От первого лица... (Рассказы о писателях, книгах и словах) - [43]

Шрифт
Интервал

И тем не менее получилось так, что ро­ман «Жизнь Арсеньева», написанный писа­телем, не помышлявшим о полемике с Ка­мю или Беккетом, оказался одним из тех удивительных сочинений, которые опроки­дывают мрачные построения абсурдистов, и не мудреными рассуждениями, а факта­ми жизни.

Абсурд здесь опровергается как бы по­ходя и тем не менее вполне убеди­тельно.

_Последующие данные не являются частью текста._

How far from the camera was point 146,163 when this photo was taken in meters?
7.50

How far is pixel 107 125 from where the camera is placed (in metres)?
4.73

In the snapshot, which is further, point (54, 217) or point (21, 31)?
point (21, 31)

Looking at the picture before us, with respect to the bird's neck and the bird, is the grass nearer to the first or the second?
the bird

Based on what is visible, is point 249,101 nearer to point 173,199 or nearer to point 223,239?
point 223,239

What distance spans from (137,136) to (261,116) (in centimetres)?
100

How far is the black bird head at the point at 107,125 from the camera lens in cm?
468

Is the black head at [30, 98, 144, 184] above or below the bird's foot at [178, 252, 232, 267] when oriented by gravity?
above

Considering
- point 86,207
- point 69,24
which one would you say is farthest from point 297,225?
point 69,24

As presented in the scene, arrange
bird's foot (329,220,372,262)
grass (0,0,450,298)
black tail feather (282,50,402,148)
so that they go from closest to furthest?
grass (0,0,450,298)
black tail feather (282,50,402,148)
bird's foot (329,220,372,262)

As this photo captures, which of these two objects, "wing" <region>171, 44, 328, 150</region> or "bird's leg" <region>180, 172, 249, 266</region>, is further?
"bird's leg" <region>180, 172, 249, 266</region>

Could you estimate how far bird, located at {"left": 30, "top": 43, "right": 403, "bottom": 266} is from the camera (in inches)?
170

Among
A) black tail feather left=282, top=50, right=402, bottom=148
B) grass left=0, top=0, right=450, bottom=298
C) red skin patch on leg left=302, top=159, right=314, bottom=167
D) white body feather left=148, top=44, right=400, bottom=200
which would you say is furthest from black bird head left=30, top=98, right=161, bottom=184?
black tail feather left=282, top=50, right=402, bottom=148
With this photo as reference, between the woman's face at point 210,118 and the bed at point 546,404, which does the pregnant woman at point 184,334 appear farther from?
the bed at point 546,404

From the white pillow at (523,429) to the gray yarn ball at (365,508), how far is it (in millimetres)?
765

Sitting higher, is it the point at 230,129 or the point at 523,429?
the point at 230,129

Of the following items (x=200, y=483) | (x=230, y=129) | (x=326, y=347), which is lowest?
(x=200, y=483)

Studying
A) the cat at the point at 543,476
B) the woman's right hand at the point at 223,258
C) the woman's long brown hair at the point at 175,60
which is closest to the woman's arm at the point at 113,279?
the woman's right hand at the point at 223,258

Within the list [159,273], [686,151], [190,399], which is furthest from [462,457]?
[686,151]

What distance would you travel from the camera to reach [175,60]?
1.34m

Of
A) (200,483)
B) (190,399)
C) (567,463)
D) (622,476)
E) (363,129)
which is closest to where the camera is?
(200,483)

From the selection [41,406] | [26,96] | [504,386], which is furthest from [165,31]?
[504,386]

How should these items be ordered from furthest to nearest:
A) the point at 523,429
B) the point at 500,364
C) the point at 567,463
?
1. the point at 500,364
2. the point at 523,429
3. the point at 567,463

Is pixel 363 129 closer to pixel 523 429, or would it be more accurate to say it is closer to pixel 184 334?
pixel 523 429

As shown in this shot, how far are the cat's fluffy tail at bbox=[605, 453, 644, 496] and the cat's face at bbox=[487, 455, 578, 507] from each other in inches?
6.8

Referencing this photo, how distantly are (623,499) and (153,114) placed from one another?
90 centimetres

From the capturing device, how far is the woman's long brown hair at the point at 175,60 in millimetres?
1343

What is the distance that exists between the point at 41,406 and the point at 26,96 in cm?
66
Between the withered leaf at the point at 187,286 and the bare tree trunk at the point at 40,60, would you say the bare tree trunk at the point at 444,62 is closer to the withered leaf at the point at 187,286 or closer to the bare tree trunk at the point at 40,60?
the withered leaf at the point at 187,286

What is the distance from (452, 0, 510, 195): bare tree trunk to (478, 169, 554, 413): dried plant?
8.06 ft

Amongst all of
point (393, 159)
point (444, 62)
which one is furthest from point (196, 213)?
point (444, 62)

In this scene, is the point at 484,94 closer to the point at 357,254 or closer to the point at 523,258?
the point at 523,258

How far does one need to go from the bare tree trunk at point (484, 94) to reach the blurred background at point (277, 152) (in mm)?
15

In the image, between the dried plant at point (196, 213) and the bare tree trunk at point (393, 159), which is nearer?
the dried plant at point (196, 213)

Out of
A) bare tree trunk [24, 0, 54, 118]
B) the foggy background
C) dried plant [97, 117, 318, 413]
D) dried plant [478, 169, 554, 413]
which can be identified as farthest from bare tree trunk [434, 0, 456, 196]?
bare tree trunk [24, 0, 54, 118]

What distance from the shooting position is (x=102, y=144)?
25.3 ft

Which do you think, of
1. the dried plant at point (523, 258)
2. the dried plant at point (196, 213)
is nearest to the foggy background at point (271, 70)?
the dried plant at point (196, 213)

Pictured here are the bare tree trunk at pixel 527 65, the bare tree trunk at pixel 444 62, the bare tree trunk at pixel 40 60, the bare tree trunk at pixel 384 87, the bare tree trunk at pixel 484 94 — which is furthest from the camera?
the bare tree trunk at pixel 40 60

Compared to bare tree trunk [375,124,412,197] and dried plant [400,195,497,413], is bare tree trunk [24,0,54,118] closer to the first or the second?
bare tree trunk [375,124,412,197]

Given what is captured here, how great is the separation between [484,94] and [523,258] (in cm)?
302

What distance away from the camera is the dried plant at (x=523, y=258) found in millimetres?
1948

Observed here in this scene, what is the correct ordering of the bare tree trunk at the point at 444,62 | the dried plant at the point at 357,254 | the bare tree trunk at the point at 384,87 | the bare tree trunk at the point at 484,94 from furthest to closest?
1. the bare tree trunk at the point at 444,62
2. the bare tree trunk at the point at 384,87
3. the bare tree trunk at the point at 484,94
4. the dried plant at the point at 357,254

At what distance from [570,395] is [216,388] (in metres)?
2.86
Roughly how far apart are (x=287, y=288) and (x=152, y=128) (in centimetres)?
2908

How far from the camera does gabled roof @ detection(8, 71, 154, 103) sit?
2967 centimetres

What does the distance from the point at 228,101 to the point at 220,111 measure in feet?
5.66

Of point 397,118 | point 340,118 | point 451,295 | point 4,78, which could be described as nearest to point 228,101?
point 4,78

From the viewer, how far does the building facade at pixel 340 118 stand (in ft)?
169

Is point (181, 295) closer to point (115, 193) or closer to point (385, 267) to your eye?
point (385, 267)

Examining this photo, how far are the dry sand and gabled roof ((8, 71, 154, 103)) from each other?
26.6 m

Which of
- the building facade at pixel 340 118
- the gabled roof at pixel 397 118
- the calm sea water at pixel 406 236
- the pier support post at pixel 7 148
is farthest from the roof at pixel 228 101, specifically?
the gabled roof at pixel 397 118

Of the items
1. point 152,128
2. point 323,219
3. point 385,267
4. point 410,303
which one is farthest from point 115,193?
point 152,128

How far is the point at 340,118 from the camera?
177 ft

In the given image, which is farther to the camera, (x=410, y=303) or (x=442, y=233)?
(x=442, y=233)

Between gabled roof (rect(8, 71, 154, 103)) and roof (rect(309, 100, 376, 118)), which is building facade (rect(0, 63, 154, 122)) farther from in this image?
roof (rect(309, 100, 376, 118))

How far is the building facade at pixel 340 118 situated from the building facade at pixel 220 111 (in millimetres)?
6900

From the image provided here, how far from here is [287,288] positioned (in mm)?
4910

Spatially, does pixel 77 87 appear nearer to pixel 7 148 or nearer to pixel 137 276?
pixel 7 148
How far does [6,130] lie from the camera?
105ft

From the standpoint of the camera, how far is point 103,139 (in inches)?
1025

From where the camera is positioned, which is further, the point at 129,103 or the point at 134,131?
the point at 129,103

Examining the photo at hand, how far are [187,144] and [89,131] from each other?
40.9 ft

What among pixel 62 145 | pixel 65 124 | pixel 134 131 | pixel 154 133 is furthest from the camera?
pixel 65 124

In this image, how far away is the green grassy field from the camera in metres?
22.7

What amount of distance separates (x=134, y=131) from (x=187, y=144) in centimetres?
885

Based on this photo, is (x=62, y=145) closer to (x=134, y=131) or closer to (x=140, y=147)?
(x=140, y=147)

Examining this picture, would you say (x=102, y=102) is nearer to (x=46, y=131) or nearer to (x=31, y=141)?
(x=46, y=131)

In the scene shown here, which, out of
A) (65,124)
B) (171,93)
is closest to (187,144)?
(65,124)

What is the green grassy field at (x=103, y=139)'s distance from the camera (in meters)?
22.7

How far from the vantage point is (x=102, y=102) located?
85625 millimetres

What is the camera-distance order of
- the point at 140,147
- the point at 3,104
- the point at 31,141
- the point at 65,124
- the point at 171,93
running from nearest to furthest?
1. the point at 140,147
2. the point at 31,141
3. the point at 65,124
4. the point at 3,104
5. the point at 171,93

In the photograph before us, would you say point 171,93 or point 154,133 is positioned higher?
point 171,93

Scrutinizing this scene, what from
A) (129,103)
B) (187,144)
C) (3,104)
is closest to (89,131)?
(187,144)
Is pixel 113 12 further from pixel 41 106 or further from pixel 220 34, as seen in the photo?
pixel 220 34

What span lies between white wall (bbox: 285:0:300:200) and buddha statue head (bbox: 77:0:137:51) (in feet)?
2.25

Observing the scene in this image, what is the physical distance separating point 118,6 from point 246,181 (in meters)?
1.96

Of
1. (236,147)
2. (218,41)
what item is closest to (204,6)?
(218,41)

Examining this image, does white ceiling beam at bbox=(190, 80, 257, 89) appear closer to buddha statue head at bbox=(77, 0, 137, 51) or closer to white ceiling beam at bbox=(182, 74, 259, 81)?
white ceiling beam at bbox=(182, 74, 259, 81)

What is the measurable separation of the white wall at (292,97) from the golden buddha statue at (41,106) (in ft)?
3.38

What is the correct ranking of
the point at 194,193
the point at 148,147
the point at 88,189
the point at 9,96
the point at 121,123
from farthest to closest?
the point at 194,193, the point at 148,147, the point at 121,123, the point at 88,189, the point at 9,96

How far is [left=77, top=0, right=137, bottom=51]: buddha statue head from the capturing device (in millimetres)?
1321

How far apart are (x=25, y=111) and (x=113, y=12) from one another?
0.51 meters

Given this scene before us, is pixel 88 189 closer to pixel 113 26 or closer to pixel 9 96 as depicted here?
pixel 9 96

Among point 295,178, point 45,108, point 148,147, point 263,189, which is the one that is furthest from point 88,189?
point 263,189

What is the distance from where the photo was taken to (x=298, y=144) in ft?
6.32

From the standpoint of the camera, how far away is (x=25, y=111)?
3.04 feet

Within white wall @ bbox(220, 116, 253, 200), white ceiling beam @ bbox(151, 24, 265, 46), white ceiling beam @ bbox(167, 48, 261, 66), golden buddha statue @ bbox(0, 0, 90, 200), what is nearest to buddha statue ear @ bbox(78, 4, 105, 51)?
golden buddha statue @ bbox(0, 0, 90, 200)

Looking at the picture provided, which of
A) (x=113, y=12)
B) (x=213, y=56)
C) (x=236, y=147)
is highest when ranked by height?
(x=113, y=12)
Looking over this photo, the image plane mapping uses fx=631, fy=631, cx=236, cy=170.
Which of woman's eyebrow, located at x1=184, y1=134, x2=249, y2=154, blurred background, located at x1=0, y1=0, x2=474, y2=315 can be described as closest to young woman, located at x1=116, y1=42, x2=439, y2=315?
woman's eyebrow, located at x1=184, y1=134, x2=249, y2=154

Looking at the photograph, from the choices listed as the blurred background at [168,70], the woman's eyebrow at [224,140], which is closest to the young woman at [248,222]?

Изображая трагизм отчуждения, абсур­дисты не пытаются объяснить это отчужде­ние социальными причинами. Противопо­ставляя человека миру, они подчеркивают фатальную отдельность личности. Общест­во для них — нечто безликое, бесформен­ное, не более чем «миллионы одиночек».

Абсурдист отсекает человека от мира, извлекает его из общественных связей, за­ставляет как бы извне взирать на мир, в котором помимо его воли разыгрываются нелепые трагикомедии.

Бунин изображает и себя и своего Алешу иначе. Алеша воспринимает мир не снару­жи, а изнутри, воспринимает как свой мир. Он не сторонний зритель, а необходимая частица бытия, неотделимая. от его струк­туры и стремительного потока.

«А поздним вечером, когда сад уже чер­нел за окнами всей своей таинственной ноч­ной чернотой, а я лежал в темной спальне в своей детской кроватке, все глядела на ме­ня в окно, с высоты, какая-то тихая звез­да... Что надо было ей от меня? Что она мне без слов говорила, куда звала, о чем напоминала?»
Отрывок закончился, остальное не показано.